Pozwalając na równoczesny skok na OFE przez PTE z jednej strony odrzucono najbezpieczniejsze aktywa – obligacje a więc te, na których nie można zbyt dużo zarobić, ale też wiele stracić. Z drugiej strony dołączono instrumenty pochodne, które są bardzo ryzykowne i bardzo nieczytelne, które w rezultacie też mogą doprowadzić do zwielokrotnienia strat. Jest to działanie nieodpowiedzialne i wbrew teorii „kosztów agencji”, która postuluje powiązanie interesu zarządzającego z właścicielem środków, w tym wypadku PTE i ich decydentami a członkiem OFE, którzy mają prawo mieć jak najwyższe świadczenia w przyszłości. Ponadto w całej frazeologii mówiącej o tym, że obniża się obciążenia, tak naprawdę je podwyższono. Ponieważ, jeżeli chodzi o opłatę od zarządzania, która w tym przypadku jest kluczowa, to ona w sytuacji zmniejszenia wartości aktywów OFE wzrośnie i będzie wynikiem braku adekwatnej nowelizacji, a nawet wspomnienia o takowej konieczności.
Przeważył również interes Unii Europejskiej. Pozwolono bowiem, aby aż 30 proc. aktywów emerytalnych mogło być inwestowana zagranicą. Co istotne, z jednej strony Polska nie będziemy miała nad nimi żadnej kontroli, a Polska nie tylko nie powołała się na wynik negocjacji który nas do tego nie zobowiązywał, ale co gorsza tylko po to aby zgodzić się na transfer zagraniczny kapitałów już w tej ustawie, nie odwołała się od decyzji europejskiego Trybunału Sprawiedliwości. Ponadto doprowadzono do tego, o co przez lata chodziło Unii Europejskiej, aby prawa emerytalne mogły być w przyszłości redukowane i przestały być twardymi zobowiązaniami jakie występują w przypadku świadczeń opartych na prawach majątkowych. To z kolei oznacza, że świadczenia emerytalne, które wydawałoby się że są sztywne, w przypadku gorszej sytuacji finansów publicznych będą mogły być dowolnie zmniejszane. Tak czy inaczej zmierzamy do przyszłości, w której świadczenia emerytalne będą na niższym poziomie, bo budżet nie będzie miał wystarczających środków podatkowych, a z zabezpieczenia majątkowego rezygnujemy. Z drugiej strony nie koniecznie będziemy je w ogóle uzyskiwać, bo wiek emerytalny będzie mógł być dowolnie przesuwany do góry.
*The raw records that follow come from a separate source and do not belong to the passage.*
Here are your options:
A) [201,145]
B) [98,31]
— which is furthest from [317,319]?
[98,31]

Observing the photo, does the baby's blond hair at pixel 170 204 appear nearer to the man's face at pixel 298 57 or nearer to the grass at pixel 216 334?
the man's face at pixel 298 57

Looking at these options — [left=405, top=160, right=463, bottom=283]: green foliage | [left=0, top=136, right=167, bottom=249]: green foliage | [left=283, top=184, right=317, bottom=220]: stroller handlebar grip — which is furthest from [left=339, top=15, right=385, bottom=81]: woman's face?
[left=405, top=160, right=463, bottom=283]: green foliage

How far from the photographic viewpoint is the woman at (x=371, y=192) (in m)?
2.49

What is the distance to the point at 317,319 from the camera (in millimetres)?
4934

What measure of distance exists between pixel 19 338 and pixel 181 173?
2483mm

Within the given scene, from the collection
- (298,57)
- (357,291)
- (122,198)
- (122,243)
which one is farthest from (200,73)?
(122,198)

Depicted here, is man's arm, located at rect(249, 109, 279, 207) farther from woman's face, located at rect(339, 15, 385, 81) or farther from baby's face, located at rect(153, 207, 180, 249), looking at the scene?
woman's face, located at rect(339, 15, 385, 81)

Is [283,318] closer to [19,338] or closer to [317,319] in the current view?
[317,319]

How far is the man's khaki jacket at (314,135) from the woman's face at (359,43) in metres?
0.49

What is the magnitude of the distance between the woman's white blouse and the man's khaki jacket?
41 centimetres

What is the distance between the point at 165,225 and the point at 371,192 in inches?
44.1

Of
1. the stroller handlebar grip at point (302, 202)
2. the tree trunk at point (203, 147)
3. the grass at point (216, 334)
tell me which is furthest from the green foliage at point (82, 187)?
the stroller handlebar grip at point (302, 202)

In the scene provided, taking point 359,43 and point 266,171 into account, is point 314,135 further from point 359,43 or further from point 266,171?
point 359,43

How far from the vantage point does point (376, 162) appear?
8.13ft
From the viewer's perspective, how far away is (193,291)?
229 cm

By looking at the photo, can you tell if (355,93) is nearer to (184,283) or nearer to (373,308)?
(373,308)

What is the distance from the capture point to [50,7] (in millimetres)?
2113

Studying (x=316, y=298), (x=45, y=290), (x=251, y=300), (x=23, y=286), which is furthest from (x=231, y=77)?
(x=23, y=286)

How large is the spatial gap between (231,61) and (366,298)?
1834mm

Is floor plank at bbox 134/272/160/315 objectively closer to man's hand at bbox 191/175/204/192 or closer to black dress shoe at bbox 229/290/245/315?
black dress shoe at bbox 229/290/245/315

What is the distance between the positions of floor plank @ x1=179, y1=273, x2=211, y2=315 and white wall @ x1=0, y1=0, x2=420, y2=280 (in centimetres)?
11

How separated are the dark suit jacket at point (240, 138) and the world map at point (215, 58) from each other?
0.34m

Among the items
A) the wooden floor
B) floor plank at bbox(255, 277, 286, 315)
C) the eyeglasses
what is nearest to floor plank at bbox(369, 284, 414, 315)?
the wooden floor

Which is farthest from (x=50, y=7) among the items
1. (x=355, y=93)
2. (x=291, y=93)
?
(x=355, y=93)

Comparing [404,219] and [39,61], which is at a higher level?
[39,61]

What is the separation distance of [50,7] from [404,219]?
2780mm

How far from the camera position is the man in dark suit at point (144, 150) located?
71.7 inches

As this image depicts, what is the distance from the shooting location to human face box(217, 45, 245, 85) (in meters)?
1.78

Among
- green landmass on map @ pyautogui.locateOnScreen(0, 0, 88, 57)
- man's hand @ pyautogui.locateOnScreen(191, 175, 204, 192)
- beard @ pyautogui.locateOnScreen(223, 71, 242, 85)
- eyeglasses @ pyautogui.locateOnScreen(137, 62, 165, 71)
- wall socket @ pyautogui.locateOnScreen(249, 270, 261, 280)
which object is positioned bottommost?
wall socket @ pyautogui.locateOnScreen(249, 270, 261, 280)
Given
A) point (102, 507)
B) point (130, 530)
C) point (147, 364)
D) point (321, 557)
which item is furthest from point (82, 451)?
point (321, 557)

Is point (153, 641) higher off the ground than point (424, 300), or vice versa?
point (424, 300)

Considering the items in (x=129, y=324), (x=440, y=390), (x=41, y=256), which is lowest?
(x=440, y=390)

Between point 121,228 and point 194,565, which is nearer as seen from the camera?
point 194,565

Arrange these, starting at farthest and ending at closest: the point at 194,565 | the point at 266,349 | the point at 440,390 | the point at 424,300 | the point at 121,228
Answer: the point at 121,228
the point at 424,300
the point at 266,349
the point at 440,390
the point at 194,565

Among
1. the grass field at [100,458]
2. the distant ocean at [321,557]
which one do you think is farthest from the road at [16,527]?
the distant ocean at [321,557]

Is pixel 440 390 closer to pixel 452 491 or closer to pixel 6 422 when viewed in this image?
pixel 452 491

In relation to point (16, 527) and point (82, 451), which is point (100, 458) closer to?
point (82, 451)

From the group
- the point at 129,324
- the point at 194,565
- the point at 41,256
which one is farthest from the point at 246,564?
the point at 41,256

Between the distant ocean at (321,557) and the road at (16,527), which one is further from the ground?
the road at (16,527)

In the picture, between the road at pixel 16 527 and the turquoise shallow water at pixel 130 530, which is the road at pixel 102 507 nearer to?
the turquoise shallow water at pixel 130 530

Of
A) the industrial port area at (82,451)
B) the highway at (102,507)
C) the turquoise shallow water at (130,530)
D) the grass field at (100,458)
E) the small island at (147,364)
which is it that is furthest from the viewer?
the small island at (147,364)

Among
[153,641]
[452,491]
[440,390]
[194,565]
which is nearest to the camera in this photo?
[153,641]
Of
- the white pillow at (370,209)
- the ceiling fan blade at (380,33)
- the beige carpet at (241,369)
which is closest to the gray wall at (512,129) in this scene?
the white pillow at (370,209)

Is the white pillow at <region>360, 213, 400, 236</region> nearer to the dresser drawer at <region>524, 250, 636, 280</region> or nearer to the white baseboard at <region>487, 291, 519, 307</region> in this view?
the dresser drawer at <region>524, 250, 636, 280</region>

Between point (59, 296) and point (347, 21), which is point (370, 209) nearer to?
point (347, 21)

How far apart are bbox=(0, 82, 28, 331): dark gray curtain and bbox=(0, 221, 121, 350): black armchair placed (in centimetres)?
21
Kolejnym istotnym beneficjentem dokonanych zmian stał się rząd. Skok na te pieniądze umożliwia obecnej ekipie na dalsze zadłużanie się w najbliższych latach, a dzięki temu stwarza szanse wygrania wyborów. Tyle tylko, że w przyszłości wraz z spadkiem liczby podatników zmniejszą się także dochody, a ilość emerytów przybędzie. Niestety ale praktyka i fakty pokazują, że beneficjentami tej nowelizacji są PTE, Unia Europejska i rząd, a nawet giełda której zagwarantowano ustawowy dopływ środków, ale na pewno nie emeryci. W przyszłości nie będą mieć oni nie tylko godnych emerytur, ale zabraknie także pieniędzy na świadczenia zdrowotne. Zrezygnowano z dochodów majątkowych decydując, że w przyszłości wszystko będzie opłacane z podatków. W praktyce oznacza to, że te świadczenia nie będą respektowane, ponieważ ZUS jest piramidą finansową. W przypadku odwrócenia się piramidy demograficznej i piramidy tych, którzy wpłacają składki ten system musi się zawalić, jak każda piramida finansowa. Osobiście uważam że ta utrudni jedynie sanację Polski gdyż od dzisiaj skuteczne reformy będą wymagały wielu znaczących wyrzeczeń. Będzie to trudniejsze do wytłumaczenia zwłaszcza w sytuacji kiedy obywatele nie mają zaufania do kompetencji ekonomicznych im znanych przywódców. Podczas gdy bez radykalnych zmian Polska zniknie, a my będziemy żyć w biedzie i umierając w kolejkach do szpitala, z uciekającą z kraju wobec braku perspektyw młodzieżą. Mało tego, jako społeczeństwo będziemy ponosić konsekwencje braku podatników i dużej ilości świadczeniobiorców żyjących w nędzy, przy braku majątku którego ostatki na naszych oczach są zawłaszczane i w konsekwencji, których nawet nie rejestrujemy, przejmowane przez… zagraniczne fundusze emerytalne.
Padając obecnie w wir dyskusji o tym czy przenieść składkę z OFE do ZUS-u nie powinniśmy obywatelom postulować nieracjonalnych zachowań niezgodnych z ich interesem. Młodzi ludzie powinni pozostawić składkę w OFE tylko wtedy jeśli orientują się i są wstanie wybrać bardziej profesjonalny fundusz. Jeśli nie mają na to czasu to powinni pozostać w ZUS-ie. Z drugiej strony pamiętajmy że wybór dotyczy tylko nowych składek, dlatego osoby starsze które już uzbierały kapitał w OFE tak naprawdę są zmuszone w OFE pozostać, łącznie z nową składką i interesować się czy PTE realizują cele które przed nim zostały postawione.